Gutman was just one in a stream of lawyers, advisors, directors, and accountants who gave evidence to MPs in a blockbuster four-hour joint session of the Work and Pensions Select Committee and the Business Select Committee on Monday. But Gutman delivered the only bombshell of the session.

Gutman testified that he told Arcadia CFO Paul Budge in December that Chappell had been bankrupt - four months before the deal was done. He also warned Budge that the deal looked risky as part of unpaid work on the deal meant to help build Goldman's relationship with Arcadia.

Gutman told MPs: "Our role was limited to providing preliminary observations on the proposals received and nothing more.

"We indicated to them that clearly the potential buyer here didn't have retail experience, clearly the proposal was highly preliminary and lacking in detail. We also indicated that the bidder here did have a history of bankruptcy. We were notified of that by River Rock who were advising them [Retail Acquisitions Ltd, which bought BHS] at this time.

"To be clear, we did not provide advice, we provided observations. The initial proposals were received in early December. We provided a view that there were risks attached to the proposal."

Arcadia, the retail group headed by billionaire Sir Philip Green, clearly knew what they were getting into.

This will fuel MPs anger. The two major criticisms of Arcadia and Sir Philip Green are that the group failed to invest in BHS while extracting cash and then simply walked away from its pensions committement through a deal that clearly was never going to work.

The rest of the session was characterised by a mood of ignorance - willful or otherwise. Owen Clay, a partner at law firm Linklaters who advised on the BHS sale, characterised this when he said: "Businessmen do not employ deal lawyers to vet the business acumen of their counterparties."

"We were officially deal counsel. Once someone is chosen to do a deal with, you're brought on by your client to get it done. So that's our job."

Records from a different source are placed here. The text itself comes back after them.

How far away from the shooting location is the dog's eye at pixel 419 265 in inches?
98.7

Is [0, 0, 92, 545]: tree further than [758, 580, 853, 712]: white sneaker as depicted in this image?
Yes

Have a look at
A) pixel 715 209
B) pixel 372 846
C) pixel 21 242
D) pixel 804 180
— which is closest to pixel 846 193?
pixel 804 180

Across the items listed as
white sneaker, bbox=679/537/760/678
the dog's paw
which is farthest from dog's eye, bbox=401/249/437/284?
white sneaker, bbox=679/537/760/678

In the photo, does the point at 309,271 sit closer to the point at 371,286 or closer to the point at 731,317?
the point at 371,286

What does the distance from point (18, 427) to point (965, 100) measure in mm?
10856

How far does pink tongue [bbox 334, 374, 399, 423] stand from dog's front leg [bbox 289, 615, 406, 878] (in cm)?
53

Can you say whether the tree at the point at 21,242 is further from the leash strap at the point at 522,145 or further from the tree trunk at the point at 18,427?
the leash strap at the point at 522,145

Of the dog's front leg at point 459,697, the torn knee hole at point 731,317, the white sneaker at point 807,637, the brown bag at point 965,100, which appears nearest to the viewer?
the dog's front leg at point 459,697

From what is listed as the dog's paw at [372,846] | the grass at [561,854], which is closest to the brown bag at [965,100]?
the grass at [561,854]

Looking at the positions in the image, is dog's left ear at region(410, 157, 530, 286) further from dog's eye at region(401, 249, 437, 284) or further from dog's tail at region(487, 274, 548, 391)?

Clay did not raise any red flags about Chappell, a former racing driver who has actually been bankrupt at least twice - possibly three times.

It emerged that Arcadia received six bids for BHS. At one point, a panel of five lawyers, consultants, and accountants who advised Arcadia's owner Taveta and BHS' pension trustees was asked by MPs why Retail Acquisitions, the vehicle headed by Dominic Chappell, was chosen as the preferred buyer.

Cue five awkward seconds of silence as each looked to the other, hoping they would take this one. Eventually, they all mumbled that they didn't know why.

Advisors and lawyers on the deal didn't seem to step back and ask about why a deal was being done and if this deal was necessarily the right one. All simply satisfied their discreet, specific roles in the whole thing.

Neither did the board that sold BHS. Lord Grabiner, the chair of Arcadia's controlling company Taveta Investments, allowed a sub-group of the board to oversee all the sale process. He was unaware of the Retail Acquisitions deal until late March when he formally signed off the sale. At one point he said he still hasn't Googled Dominic Chappell, but has picked up some knowledge of his background from the papers.

Didn't the chair, as head of the board, want to know what was going on? "We're talking about very sophisticated people," Lord Grabiner said of the board sub-committee. Scrutiny does not appear to be high on the agenda in the Arcadia empire.

Other representatives from Arcadia spent the session making excuses as to why the objections - or "observations" to use Gutman's lawyerly language - to the deal were satisfied.

There was a team with retail experience behind Chappell; they only knew about one bankruptcy; Retail Acquisitions had a £120 million line of credit, which showed it was serious; and it had made in-writing promises to safeguard and try and rescue the pension scheme.

The only two witnesses seemed to have seriously raised concerns: Gutman - the unpaid advisor - and KPMG partner David Clarke, who was advising the BHS pension trustees and so wanted to make sure they weren't being screwed.

This is why you hire Goldman Sachs if you're working on a big deal.